These accessories can make your hunt more fun and productive
Each summer, when the sun is blazing down, mosquitoes are at their thickest and ducks are sneaking around the weeds, unable to fly, it happens: The waterfowl hunting catalogs start arriving. Inside are pages upon endless pages of the latest gear, gadgets and gizmos guaranteed to pull birds in and send you home with a limit every time. And as hunters, we eat it up. Surely, a new spinning-wing decoy would help finish birds. And this year's new calls will hail ducks from distances never seen before.
It's fun to drool over all the latest waterfowl hunting gear, but really, the things we buy are limited by our budgets and the amount of gear we can realistically bring along. Hunters bound by small skiffs obviously can't haul the same amount of gear as guys in big jon boats with high-powered mud motors. Still, that doesn't mean they won't be successful. All you really need is a shotgun, decoys, waders, a boat, a pocket full of shells and your faithful retriever. However, some accessories can make your hunt safer and more enjoyable.
Here's a look at 10 waterfowl hunting items you really don't need but you might not want to be without.
Face it, if you're hunting over water, stuff is gonna get wet while you enter the boat and when your dog gives its inevitable post-retrieve shake. A good hard case with a weatherproof rubber gasket is a great item for storing items that shouldn't get wet, such as wallets, medications, cell phones and other items.
Oh sure, you don't need a hook to pick up your decoys. A good pair of gauntlet gloves (another must-have) can do the trick. But that hook really comes in handy if your boat has high sides or the boat blind gets in the way. It's also good for reaching out for those blocks just out of reach when you can't turn short enough or when the wind is strong. It keeps you warmer by preventing the need to reach into or close to icy water, and can also keep you safe, preventing accidental falls overboard when you reach for decoys.
Amplified Hearing Protection
Repeated gunfire isn't good for your ears. When birds are flying, you and your buddies might fire 100 times or more in a day. All those close-range miniature explosions can do some real damage to your ears through time. The cumulative effects can slowly cause hearing loss. Earplugs protect your hearing but limit your ability to hear the whistling wings that signal incoming waterfowl. Amplified hearing protection is the answer. These devices amplify normal sounds, such as those telltale wings, but stifle loud noises such shotgun blasts, giving you the best of both worlds. Van Halen would approve.
Folding Wading Staff
Time was when a guy didn't need no stinkin' wading staff to hunt over water. But as you get older, you get a little less gung-ho and a little more oh no. Nowadays, when that water gets over my waist and starts creeping toward the top of my waders, I get a little more nervous, especially if the bottom is soft and mucky. It's nice to have a little support. There's really no excuse not to bring a staff when you can just fold it up and stuff it in your pocket. Plus, you can use it to reach out and snare that bird that's just out of reach.
Along the same lines, it's nice to have a little bit of comfort when you're hunting. Sometimes, a seat can be a real luxury when you're surrounded by cattails and ground about as solid as a politician's promise. Folding marsh seats push down into the mud and give you a quick seat in almost any hunting situation. Sure beats standing up like a cattail.
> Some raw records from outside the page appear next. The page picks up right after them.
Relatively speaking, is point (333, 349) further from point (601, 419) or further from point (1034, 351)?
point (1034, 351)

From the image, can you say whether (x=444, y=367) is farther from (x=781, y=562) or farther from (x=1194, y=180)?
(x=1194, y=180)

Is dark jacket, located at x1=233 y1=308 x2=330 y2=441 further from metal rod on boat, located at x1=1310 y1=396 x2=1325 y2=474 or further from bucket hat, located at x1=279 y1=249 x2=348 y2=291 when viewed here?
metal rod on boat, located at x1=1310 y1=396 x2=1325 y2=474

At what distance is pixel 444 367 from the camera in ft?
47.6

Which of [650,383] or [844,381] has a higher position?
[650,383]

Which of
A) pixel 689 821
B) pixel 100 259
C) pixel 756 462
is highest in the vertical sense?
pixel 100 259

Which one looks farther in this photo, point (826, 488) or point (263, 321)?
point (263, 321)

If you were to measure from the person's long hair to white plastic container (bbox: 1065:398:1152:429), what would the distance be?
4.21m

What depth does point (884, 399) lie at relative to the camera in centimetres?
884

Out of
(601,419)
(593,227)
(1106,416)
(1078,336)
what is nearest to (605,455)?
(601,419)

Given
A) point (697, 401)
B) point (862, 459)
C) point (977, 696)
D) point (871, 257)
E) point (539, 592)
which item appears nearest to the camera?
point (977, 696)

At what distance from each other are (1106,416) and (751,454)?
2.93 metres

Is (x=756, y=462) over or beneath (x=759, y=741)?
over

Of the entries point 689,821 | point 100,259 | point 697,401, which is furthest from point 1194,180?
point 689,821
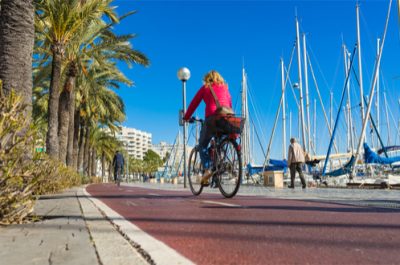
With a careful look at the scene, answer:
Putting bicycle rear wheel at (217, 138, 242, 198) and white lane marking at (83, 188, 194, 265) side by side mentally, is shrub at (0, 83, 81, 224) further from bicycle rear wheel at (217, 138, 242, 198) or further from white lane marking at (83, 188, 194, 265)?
bicycle rear wheel at (217, 138, 242, 198)

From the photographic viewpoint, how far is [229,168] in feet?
22.2

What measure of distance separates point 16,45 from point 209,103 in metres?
3.65

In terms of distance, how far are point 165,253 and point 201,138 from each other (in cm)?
494

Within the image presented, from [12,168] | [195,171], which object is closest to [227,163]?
[195,171]

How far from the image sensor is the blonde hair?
7.12 meters

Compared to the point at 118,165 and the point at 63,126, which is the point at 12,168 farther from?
the point at 118,165

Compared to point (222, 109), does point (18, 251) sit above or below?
below

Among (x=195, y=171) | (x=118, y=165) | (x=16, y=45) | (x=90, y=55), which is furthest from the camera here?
(x=118, y=165)

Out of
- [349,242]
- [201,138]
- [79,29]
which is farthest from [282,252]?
[79,29]

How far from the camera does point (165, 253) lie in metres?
2.37

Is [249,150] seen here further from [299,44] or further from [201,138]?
[201,138]

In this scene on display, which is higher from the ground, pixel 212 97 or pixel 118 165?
pixel 212 97

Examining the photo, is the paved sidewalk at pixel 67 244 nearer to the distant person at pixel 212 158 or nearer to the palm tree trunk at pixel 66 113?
the distant person at pixel 212 158

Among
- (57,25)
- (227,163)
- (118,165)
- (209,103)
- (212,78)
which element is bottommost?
(227,163)
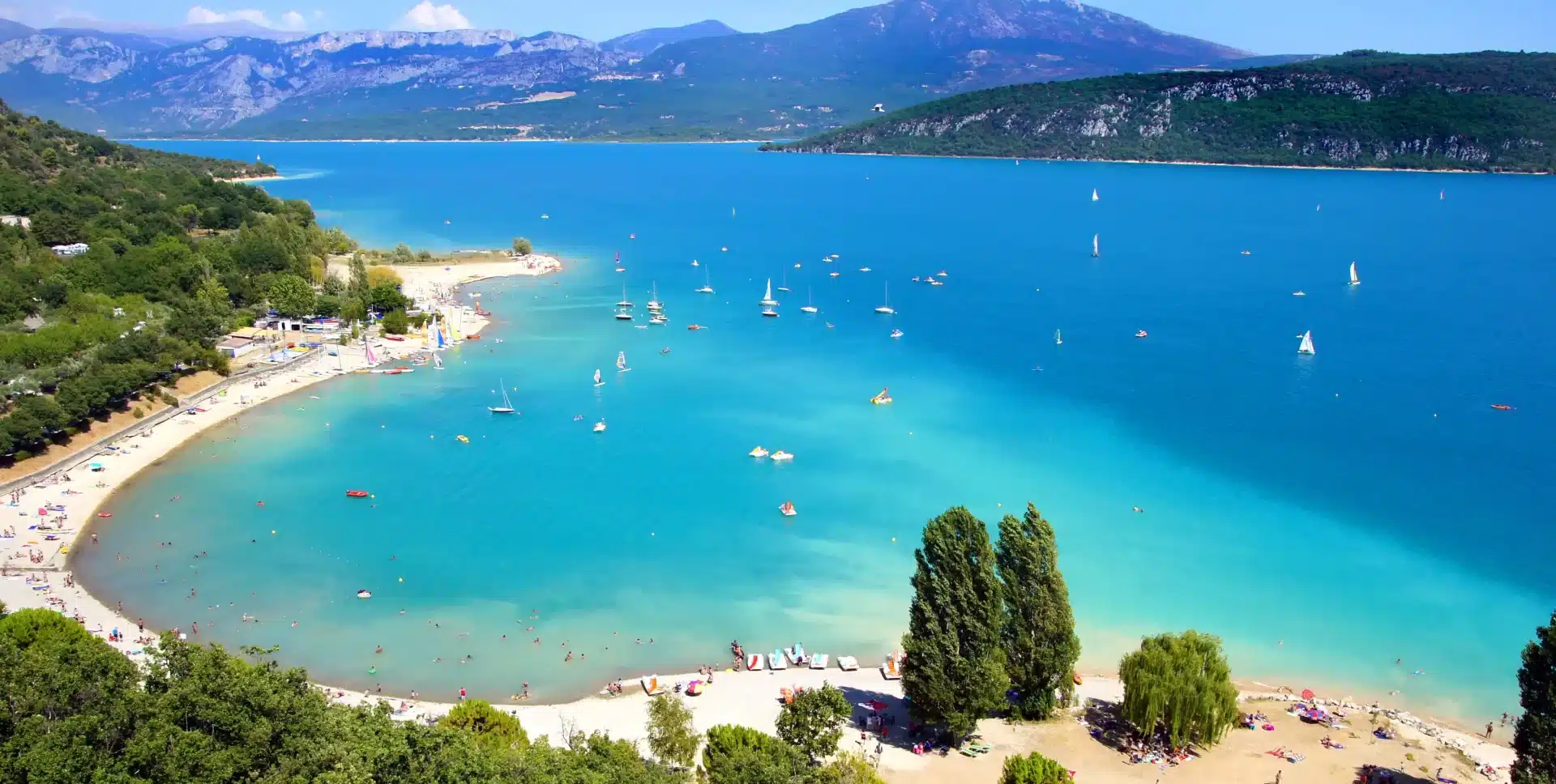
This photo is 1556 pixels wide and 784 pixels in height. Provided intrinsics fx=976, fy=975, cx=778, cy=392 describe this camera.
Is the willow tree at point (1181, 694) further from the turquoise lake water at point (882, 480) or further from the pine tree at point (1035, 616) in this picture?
the turquoise lake water at point (882, 480)

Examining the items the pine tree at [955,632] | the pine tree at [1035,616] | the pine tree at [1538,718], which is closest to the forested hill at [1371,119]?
the pine tree at [1538,718]

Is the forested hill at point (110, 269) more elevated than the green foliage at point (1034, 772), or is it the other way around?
the forested hill at point (110, 269)

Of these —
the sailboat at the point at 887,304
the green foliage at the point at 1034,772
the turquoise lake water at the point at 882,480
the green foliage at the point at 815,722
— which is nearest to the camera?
the green foliage at the point at 1034,772

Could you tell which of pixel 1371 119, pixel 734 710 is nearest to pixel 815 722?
pixel 734 710

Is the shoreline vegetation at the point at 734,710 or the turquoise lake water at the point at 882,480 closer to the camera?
the shoreline vegetation at the point at 734,710

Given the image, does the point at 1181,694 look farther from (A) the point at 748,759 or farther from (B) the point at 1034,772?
(A) the point at 748,759

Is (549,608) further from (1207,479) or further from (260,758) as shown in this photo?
(1207,479)
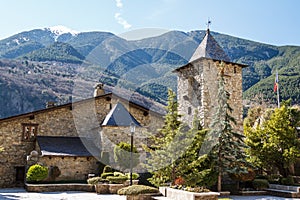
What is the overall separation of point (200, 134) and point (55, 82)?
3515 inches

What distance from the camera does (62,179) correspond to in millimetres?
21141

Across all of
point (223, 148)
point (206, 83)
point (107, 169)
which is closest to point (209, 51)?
point (206, 83)

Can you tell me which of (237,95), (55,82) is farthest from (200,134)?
(55,82)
Married hunters know the key to your own happiness might rest in keeping your spouse happy. Joking aside, the same might be true for man's best friend. Bringing along a dog platform is a nice gesture to your canine partner, especially if you're in flooded timber or other places where there's no high ground for Fido to stay dry. Your dog works hard for you. Treat it right. You'll get more doggy kisses.
Some might argue a spinning-wing decoy is a necessity rather than an accessory. And it's true spinners have become a staple for many duck hunters. However, each year, you see more spinners, flappers and gyrators. Do you really need them? No. The old standby jerk cord is just as effective now as ever if you're looking to impart motion in your spread, and hunters still shoot their share of birds over traditional, stationary decoys. But there's no doubt these new-fangled motion decoys are effective. How many you use is limited only by your budget and space in your boat.
When I was a child, my dad's old tawny-brown duck coat had a sizeable game pouch in the rear. Although upland vests still have such a feature, you don't see that with waterfowl apparel anymore. That's usually not an issue for hunters like me, but for those who actually kill a limit of birds with regularity, a game strap is invaluable. You ever try to carry a limit of ducks by their feet? Or how about a whole slew of snows during a spring conservation hunt? A game strap or three comes in mighty handy. Plus, it frees up your hands to carry other gear.
A spotlight is great for navigating your boat in the darkness, especially if stumps or rocks are present. They're also great ways to search out a promising spot on the shoreline to hunt from and to signal other hunters who don't know that you're already set up on the point.
When birds are flying like fake snow in a globe, it can be hard to describe to your buddies how amazing the action was. Portable video cameras such as Go-Pros have become much more popular and less expensive in recent years. Now you can capture your hunt on film, and the quality is better than ever. Plus, it's a great way to relive past hunts during the off-season.